● TEXT SHOWN:
Two weeks ago on the WCSH6 Morning Report, I talked about the importance of early detection of colorectal cancer and shared some information about insurance coverage for screening tests:
The Affordable Care Act requires that all private health plans cover colorectal cancer screening tests as a preventive service without any out-of-pocket costs to patients, even if polyps are detected and removed.
For people on Medicare, the deductible will be waived for colorectal cancer screening tests even when polyps are detected and removed. If the test results in the biopsy or removal of a growth, it is no longer a “screening” test and patients can be charged co-insurance and/or a co-pay.
The Maine Colorectal Cancer Control Program provides no-cost screening services for residents who do not have health insurance and connects them with the resources they need to prevent, detect, and survive colon cancer. Eligibility guidelines include age, income, insurance status, and health history. If you think you, a family member or friend might be eligible to receive services through this program, call the Colon Screening Hotline at 1-877-320-6800.
That afternoon I got an email from a woman who ended up paying around $2000 for a colonoscopy she thought was a preventive test. Her insurance company said it wasn’t and that she would be responsible for out-of-pocket costs. She thought it was important for people to hear what happened to her so they wouldn’t find out the hard way, like she did.
Debbie has ulcerative colitis, an inflammatory bowel disease that affects as many as 700,000 people in the United States. Because ulcerative colitis increases the risk of developing colon cancer, Debbie has to have a colonoscopy every two years. She’s covered by her husband’s health insurance and says that when she first started having colonoscopies, she never saw a bill.
That changed in 2010 when her husband got a new job and new health insurance. Debbie turned 50 that year — it’s recommended that people get their first colonoscopy at age 50 and Debbie assumed hers would be considered preventive. “I had called the insurance company,” she explains, “and was told I was fine for my preventive colonoscopy. I never thought ulcerative colitis would be an issue. I ended up paying $1500 toward the deductible and then 30% of the bill up to a certain amount. I didn’t try to appeal because I was so upset and so angry that it caused a flare-up of my colitis. I was like, ‘I cannot deal with this!'”
Preventive vs. diagnostic colonoscopy
I asked Linda Riddell, a fellow Bangor Daily News blogger who covers health insurance issues about Debbie’s predicament. She wrote this response on her Health Unsurance Blog:
“You are bringing out a fine-print detail about the difference between preventive and diagnostic tests. Under the Affordable Care Act, health insurance has to cover preventive tests – including the colonoscopy for people age 50 to age 75 – without charging a co-pay. A test is “preventive” if the patient has no symptoms of disease. The very same test can be “diagnostic” if the patient has symptoms, or in your case, risk of disease.

● WORK INSTRUCTION:
Answer these about the colorectal cancer screening text:
1. What phone number does it give for the Colon Screening Hotline?
2. How often does Debbie have to have a colonoscopy?
3. For what age range must health insurance cover a preventive colonoscopy under the Affordable Care Act?

● DATA FOR ANALYSIS:
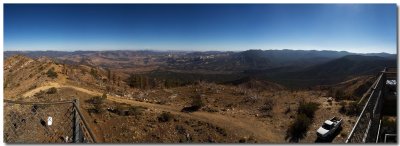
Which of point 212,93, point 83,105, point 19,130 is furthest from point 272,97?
point 19,130

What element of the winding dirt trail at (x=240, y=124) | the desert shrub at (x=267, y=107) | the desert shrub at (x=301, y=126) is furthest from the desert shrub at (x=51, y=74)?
the desert shrub at (x=301, y=126)

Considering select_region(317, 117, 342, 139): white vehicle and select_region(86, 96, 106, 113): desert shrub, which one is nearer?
select_region(317, 117, 342, 139): white vehicle

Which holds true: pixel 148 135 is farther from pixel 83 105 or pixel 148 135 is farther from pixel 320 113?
pixel 320 113

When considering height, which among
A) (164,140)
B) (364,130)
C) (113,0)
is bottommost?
(164,140)

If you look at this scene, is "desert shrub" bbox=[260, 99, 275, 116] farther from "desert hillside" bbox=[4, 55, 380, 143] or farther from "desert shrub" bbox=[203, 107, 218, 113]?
"desert shrub" bbox=[203, 107, 218, 113]

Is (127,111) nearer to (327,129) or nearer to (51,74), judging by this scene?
(327,129)

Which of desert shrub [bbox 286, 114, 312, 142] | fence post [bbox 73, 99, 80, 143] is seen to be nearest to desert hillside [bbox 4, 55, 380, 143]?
desert shrub [bbox 286, 114, 312, 142]

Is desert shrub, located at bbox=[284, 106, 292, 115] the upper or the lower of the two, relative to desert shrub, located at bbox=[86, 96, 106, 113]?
lower

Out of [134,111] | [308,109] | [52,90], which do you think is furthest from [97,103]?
[308,109]
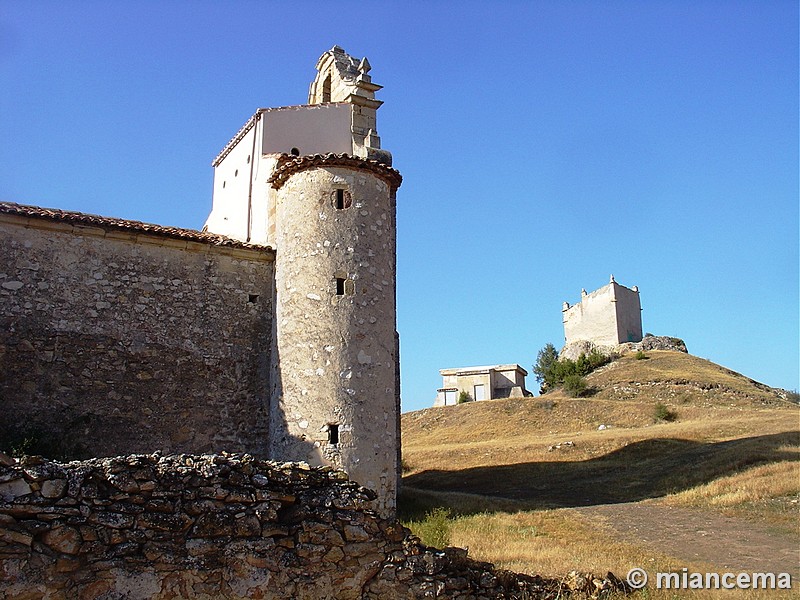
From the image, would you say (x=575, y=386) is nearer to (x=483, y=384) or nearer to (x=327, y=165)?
(x=483, y=384)

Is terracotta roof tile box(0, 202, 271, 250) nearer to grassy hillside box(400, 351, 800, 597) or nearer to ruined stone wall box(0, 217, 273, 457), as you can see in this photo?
ruined stone wall box(0, 217, 273, 457)

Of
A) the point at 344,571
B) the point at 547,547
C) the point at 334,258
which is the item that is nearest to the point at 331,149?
the point at 334,258

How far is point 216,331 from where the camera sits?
14109mm

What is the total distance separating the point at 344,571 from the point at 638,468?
16.8m

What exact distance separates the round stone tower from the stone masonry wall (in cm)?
514

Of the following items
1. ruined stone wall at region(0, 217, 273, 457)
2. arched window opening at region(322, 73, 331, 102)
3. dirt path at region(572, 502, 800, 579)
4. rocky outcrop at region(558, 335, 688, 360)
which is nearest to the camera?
dirt path at region(572, 502, 800, 579)

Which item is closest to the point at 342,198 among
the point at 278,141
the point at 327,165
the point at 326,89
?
the point at 327,165

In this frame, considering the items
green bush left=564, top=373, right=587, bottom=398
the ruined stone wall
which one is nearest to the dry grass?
the ruined stone wall

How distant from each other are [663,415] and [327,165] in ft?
82.1

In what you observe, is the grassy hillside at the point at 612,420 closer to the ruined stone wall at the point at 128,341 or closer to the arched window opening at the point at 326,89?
the ruined stone wall at the point at 128,341

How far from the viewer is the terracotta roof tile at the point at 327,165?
13852 mm

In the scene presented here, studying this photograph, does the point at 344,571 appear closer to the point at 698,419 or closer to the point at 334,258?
the point at 334,258

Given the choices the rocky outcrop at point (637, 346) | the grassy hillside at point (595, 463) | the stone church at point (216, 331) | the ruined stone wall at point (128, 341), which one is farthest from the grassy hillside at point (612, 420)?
the stone church at point (216, 331)

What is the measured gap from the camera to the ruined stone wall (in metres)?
12.4
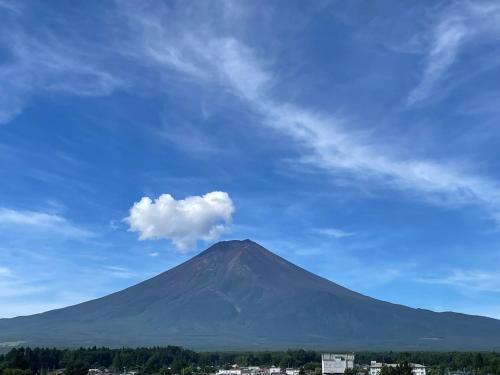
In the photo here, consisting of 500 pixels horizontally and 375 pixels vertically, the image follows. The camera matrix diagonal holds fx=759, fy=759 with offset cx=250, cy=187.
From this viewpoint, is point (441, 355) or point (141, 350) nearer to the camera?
point (141, 350)

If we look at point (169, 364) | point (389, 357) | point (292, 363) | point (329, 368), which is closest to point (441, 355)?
point (389, 357)

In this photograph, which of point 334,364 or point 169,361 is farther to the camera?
point 169,361

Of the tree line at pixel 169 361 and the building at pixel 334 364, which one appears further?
the building at pixel 334 364

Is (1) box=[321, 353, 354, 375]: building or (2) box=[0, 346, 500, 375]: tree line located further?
(1) box=[321, 353, 354, 375]: building

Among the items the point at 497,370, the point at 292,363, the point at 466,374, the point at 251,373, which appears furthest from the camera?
the point at 292,363

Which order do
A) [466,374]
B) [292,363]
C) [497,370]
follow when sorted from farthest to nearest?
[292,363] < [466,374] < [497,370]

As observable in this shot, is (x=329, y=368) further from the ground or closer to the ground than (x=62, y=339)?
closer to the ground

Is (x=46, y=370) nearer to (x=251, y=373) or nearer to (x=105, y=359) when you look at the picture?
(x=105, y=359)
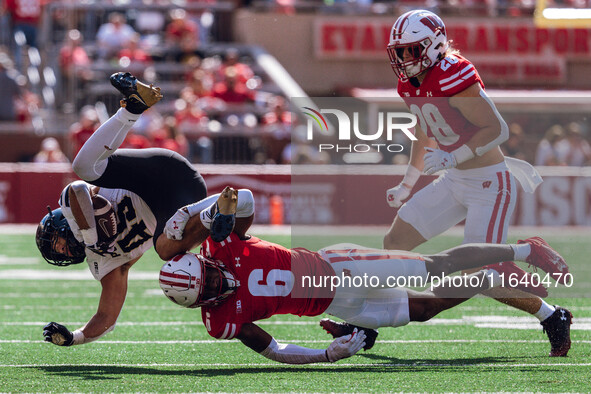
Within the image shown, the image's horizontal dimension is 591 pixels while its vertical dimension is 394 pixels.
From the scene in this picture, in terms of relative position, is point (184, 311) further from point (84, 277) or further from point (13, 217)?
point (13, 217)

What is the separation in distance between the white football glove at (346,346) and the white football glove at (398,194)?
1096 millimetres

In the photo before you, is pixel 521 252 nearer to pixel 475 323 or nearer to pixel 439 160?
pixel 439 160

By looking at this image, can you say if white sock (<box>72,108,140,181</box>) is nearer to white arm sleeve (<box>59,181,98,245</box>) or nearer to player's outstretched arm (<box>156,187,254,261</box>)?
white arm sleeve (<box>59,181,98,245</box>)

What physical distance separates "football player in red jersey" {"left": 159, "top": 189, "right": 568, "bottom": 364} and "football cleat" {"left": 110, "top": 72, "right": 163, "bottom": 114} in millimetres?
641

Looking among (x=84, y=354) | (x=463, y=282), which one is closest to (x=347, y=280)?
(x=463, y=282)

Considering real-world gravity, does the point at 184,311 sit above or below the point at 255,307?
below

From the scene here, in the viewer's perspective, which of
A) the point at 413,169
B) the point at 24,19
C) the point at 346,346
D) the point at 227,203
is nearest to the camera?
the point at 227,203

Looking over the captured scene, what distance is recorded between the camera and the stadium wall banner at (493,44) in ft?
60.0

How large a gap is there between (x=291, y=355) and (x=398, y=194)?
1.25 meters

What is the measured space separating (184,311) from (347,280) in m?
2.39

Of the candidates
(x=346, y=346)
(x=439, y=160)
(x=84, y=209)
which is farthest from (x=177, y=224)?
(x=439, y=160)

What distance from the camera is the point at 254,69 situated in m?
16.9

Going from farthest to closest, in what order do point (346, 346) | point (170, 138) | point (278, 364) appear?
point (170, 138) < point (278, 364) < point (346, 346)

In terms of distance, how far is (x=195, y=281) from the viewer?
462 centimetres
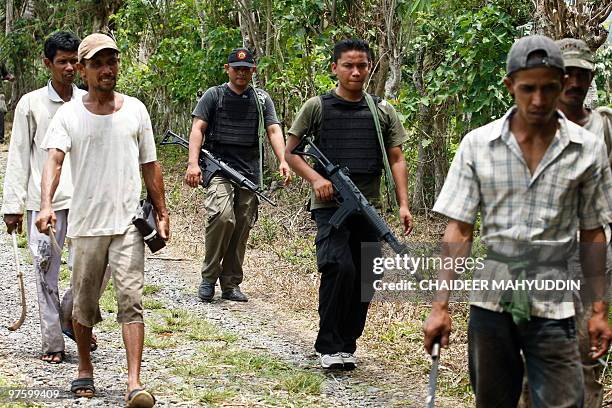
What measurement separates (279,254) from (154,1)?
10.2m

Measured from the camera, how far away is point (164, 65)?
688 inches

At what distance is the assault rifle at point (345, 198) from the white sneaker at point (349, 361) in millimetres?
780

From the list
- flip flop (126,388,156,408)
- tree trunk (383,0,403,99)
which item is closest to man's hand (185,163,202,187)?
flip flop (126,388,156,408)

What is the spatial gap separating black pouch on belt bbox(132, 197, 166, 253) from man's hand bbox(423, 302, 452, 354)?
85.2 inches

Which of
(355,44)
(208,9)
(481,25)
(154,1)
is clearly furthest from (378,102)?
(154,1)

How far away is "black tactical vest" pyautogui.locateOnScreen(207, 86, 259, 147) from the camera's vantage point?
28.5 feet

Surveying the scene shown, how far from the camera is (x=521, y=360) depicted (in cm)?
390

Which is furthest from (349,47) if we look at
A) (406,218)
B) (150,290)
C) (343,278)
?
(150,290)

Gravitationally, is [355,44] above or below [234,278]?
above

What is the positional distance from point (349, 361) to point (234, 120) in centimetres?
303

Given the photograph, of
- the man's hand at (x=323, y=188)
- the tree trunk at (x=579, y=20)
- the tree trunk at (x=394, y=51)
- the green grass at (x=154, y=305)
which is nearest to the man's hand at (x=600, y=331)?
the man's hand at (x=323, y=188)

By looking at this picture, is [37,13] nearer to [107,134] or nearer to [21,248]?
[21,248]

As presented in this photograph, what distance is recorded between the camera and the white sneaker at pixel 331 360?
21.1 feet

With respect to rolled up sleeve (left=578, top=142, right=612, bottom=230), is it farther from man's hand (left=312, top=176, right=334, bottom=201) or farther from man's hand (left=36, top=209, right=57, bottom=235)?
man's hand (left=36, top=209, right=57, bottom=235)
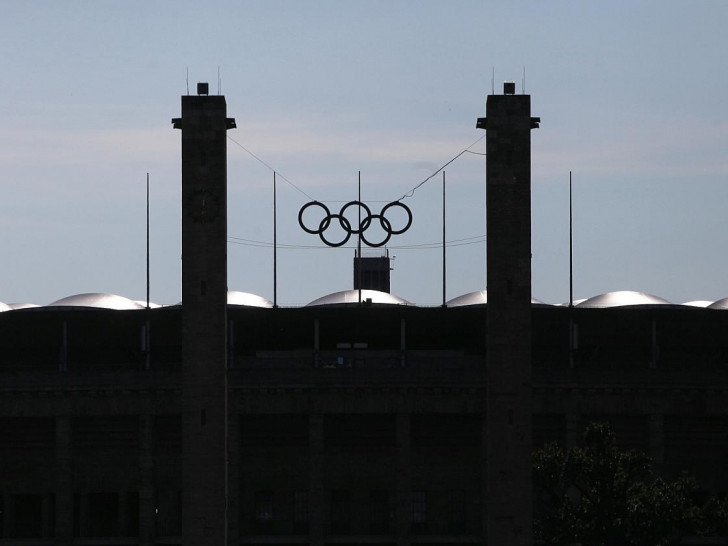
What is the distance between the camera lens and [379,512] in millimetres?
107438

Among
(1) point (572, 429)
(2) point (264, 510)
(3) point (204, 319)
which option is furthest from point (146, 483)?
(1) point (572, 429)

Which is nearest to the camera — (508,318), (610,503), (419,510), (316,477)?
(610,503)

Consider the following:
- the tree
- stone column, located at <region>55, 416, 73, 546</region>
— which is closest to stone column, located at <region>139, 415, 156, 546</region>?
stone column, located at <region>55, 416, 73, 546</region>

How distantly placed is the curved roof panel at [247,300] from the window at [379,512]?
29.9 meters

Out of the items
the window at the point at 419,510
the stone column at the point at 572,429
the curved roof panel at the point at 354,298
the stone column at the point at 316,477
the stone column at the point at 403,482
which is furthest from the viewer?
the curved roof panel at the point at 354,298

● WRITTEN RESPONSE:
1. 1-877-320-6800
2. Every two years
3. Age 50 to age 75